Cybersecurity has been a big subject in discussions at Sibos this year and experts are warning the banking industry about the lack of defence that is integrated into the infrastructure when new systems are created and put to market. This year at the Innotribe area, we saw Bruce Schneier, CTO and Special Advisor at IBM Security talk about how he is seeing a change in computer security because everything is a computer now. Your phone, your car, your fridge: all of these are computers with a screen or wheels added to the device.
“This means that the world of computer security becomes the world of everything,” Schneier said. He highlighted that with this, systems are becoming interconnected and “it is no longer the web you connect to, it is the world you live in.” With the introduction of credit cards, the attitude towards changed and people got used to being able to defer payments and conceptualising money; this is the mindset that has allowed money to just become a number of a screen and cash is being used less and less as time goes on and new payments products become mainstream.
When the robot crashes
The Internet of Things is the future, as Schneier explored and it is scary to think that we are currently building an Internet that senses, thinks and acts on command. “This is the classical definition of a robot and we are creating a world robot without even realising it, this is a concern for security,” he said. As this is happening, we should be acting on this world robot in a way that is increasingly smart and powerful because one flaw or failure could result in the entire infrastructure to break down.
The stakes are getting higher in lots of different way and Schneier said that confidentiality is also becoming a concern. “We want systems to make choices and do things, but all systems have vulnerabilities and hackers can take control and crash systems. There is a big difference between a spreadsheet crashing and a car crashing. You might lose data, money and cause embarrassment for yourself, but when a car crashes, people die.” He explained that despite this, society wants self-driving cars because it makes life easier and it could ultimately eliminate thousands and thousands of deaths.
Security is an arms race
“Technology perturbs the arms race by changing the balance between the attacker and the defender”, he said and went on to explain that there are three trends that affect this arms race. The first is that systems shift the power balance and by this Schneier explored how those who used the internet first were those who were empowered first. It was not the government or large corporations, it was the hackers and criminals and fringe movements that were able to gain power even in the presence of strong governments.

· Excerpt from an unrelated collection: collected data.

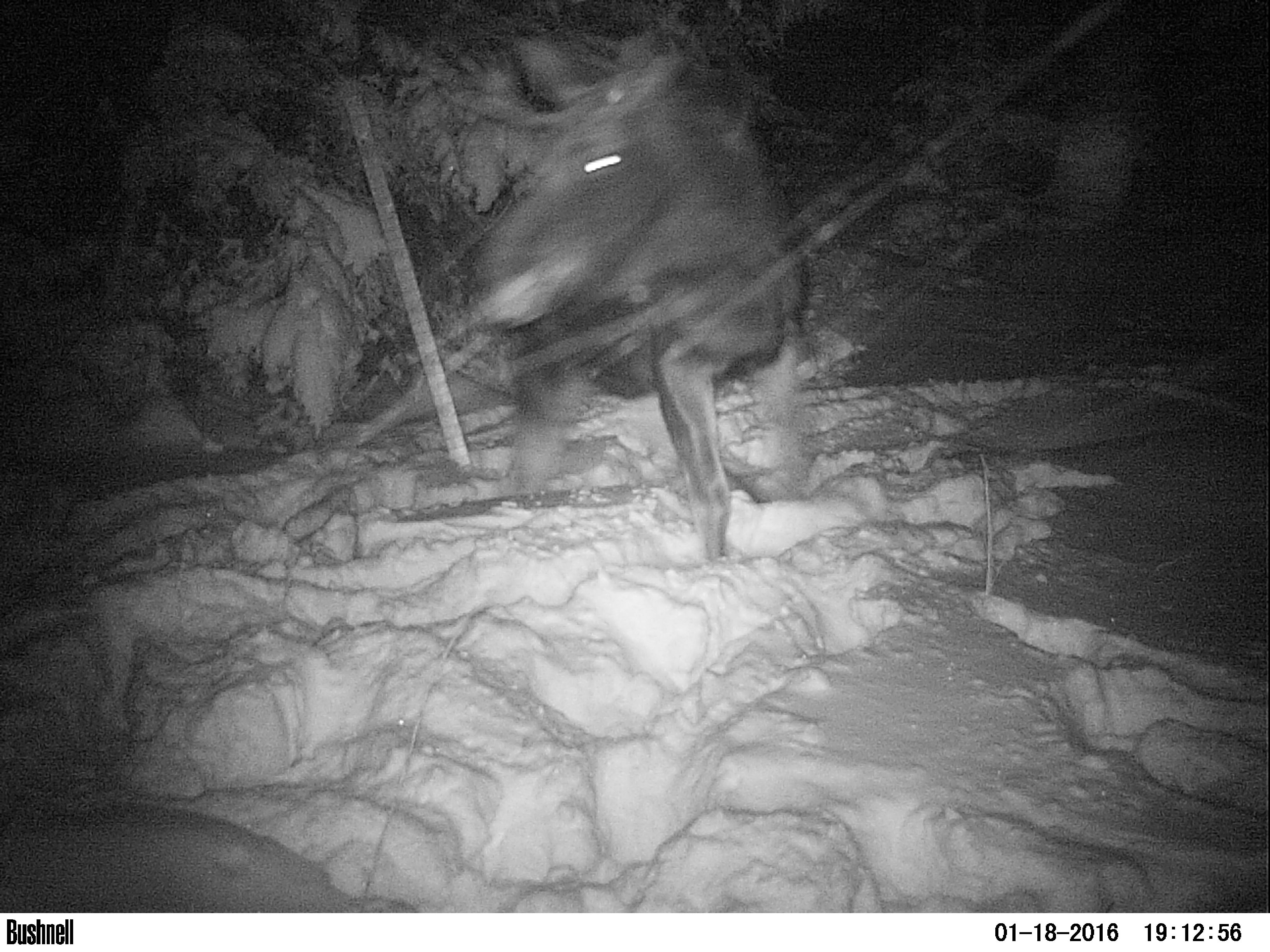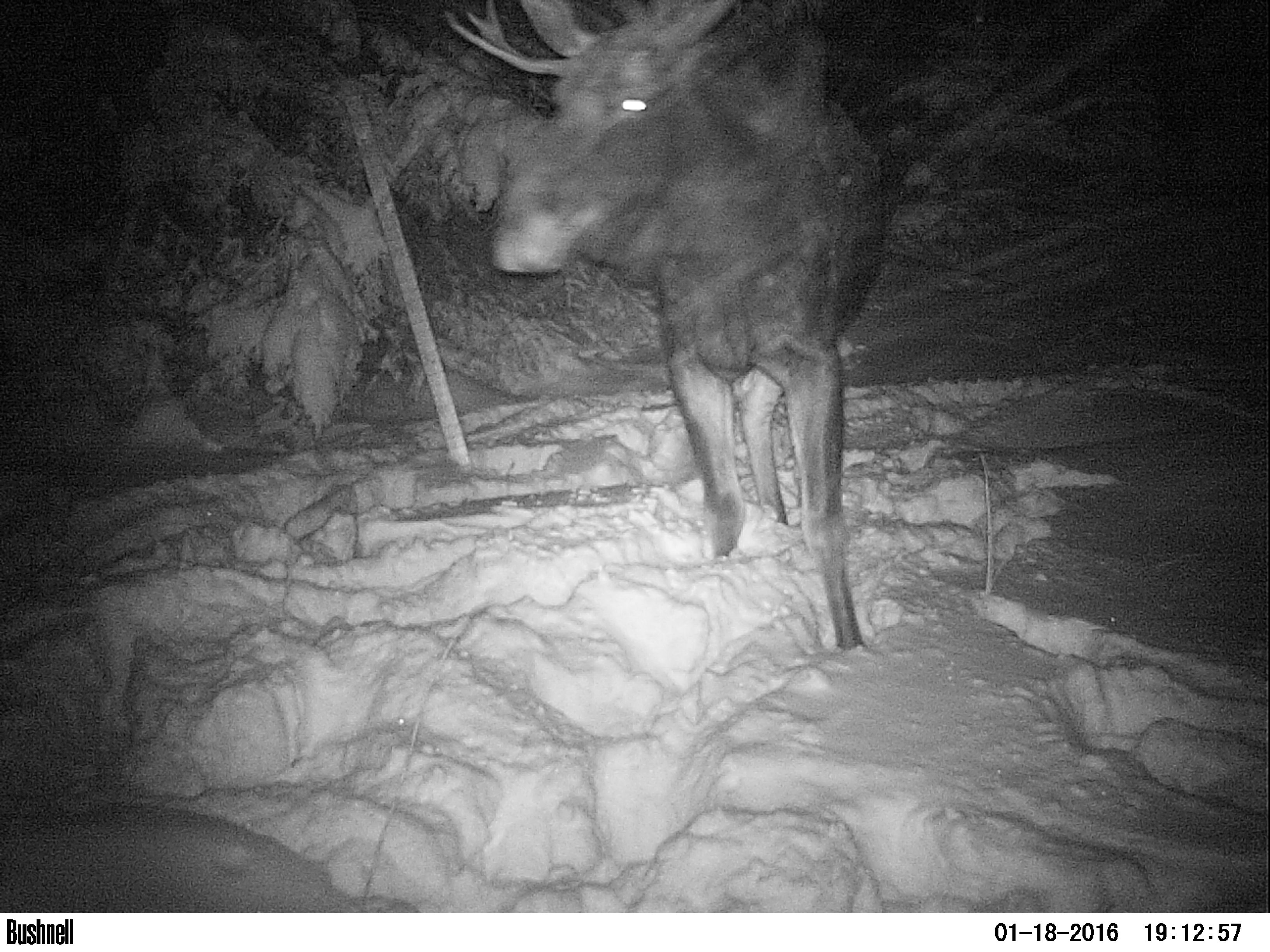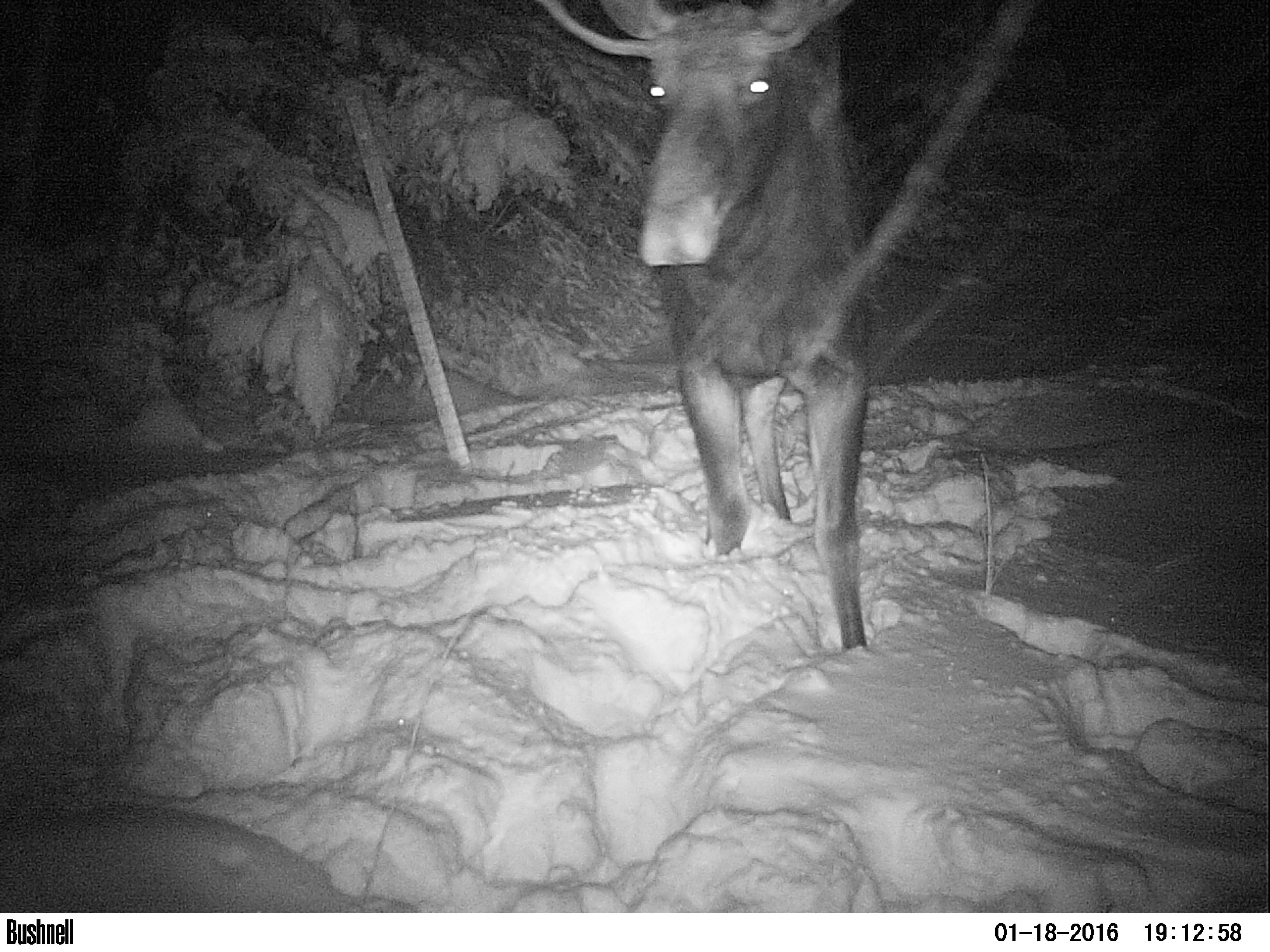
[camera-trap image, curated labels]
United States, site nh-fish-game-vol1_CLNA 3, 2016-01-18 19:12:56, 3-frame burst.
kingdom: Animalia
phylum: Chordata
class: Mammalia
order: Artiodactyla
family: Cervidae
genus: Alces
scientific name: Alces alces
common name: moose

“The internet was a tool for global empowerment and technology magnified that power. The rate of adoption was rapid and the dissidents get power first and are in turn, empowered.” The battle is truly between the quick and the strong, security vs. surveillance and with this, we have no idea what is going to carry on. Another trend that has been apparent is that the attackers have an advantage over the defenders in that the latter are usually big conglomerates who have to secure their entire surface, whereas the attacker only has to spot one vulnerability and their natural agility enables them to attack at the right time and the right place.
A delay between the attack and defence results in a security gap which is obviously vulnerable to fraud. “This window is getting bigger and becomes greater in times of huge technological change. We can’t get ahead of the attacker because the quick are getting stronger.” The internet is a technology for scaling things and electronic espionage, as we saw with WikiLeaks sometime about now. Schneier said that it is a numbers game in society and there is a natural crime rate that society is willing to tolerate, and technology makes this possible.
Nation state attacks vs. attacks from teenagers in bedrooms
“We cannot tell the difference between attacks from nation states or regular guys and this is a trend that is becoming much more dangerous. However, we should no longer be concerned about the average guy or a particular country, we should be concerned about the most skilled because they will have the capability to scale and attack everyone,” Schneier said. There is rhetoric of fear that demands the government to do something now and he believes that there will be involvement as before the government “left it alone when it was just tech”, but now because it involves medical devices and cars. “There will be more surveillance and control as the stakes are higher.”
At the moment, we are living in uncertainty when it comes to the rate at which technology will advance. Schneier offered an example in saying that individuals change their mobile phones every 18 months and with that, upgrade the technology within it and the security. “The devices will get cheaper and you are not able to fix it, like when your internet router breaks, the only way to fix it is to throw it away and get a new one.” Not all technology has an upgrade, as this shows and the vulnerabilities will persist.
It is important to secure the technology properly the first time because we are living in a world of security by design. “We must get it right because the effects of getting it wrong are much more catastrophic in a world in which we are muddling through.” As well as this, there is no alternative when systems come out and regulation needs to be industry specific and a new framework is needed also, according to Schneier. “IoT is a freewheeling system and we have to figure out how to make fixes because it doesn’t make sense for one drone to regulate something with wheels and the same one to regulate something with propellers.”